The report highlights mixed experiences of being treated with respect by GP staff. Practice nurses were viewed most positively, followed by GPs, while reception staff received the lowest ratings. Misgendering and lack of understanding from staff were reported to have significant negative impacts on individuals’ mental health and trust in services.
The report also notes that 59% of respondents identified as neurodivergent, and this group reported particularly poor experiences of general care. Participants suggested that improving accessibility for neurodivergent people would benefit many trans patients.
Administrative systems were identified as another key area of concern. While most people who changed their name with their GP reported positive experiences, a minority still experienced incorrect name usage. Similarly, although many had shared their pronouns, only about half said staff always used them correctly.

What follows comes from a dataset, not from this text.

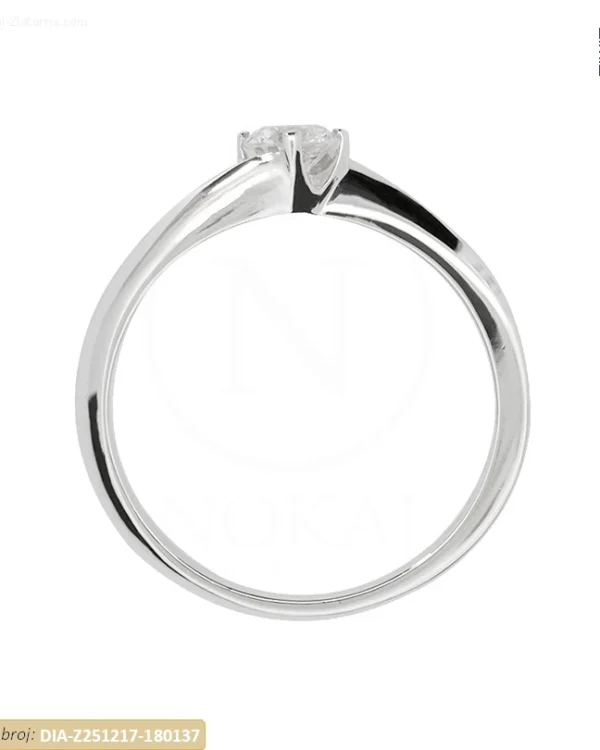 ZLATNI ZARUČNI PRSTEN S DIJAMANTOM (Z251217-180137)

Changing gender markers on NHS records was also problematic. Only around a quarter of respondents had successfully done so, with many unaware it was possible or deterred by perceived barriers. Non-binary participants highlighted the lack of appropriate options beyond “male” and “female.” For those who did change their gender marker, some experienced negative consequences such as loss of access to their medical record, disruption to prescriptions, and removal from relevant health screening programmes.
The report concludes that there is a need for improved awareness, training, and systems within GP services to better support trans and non-binary patients. It recommends sharing findings with local healthcare providers to encourage improvements in inclusivity, communication, and access to appropriate care across both primary care and wider health services.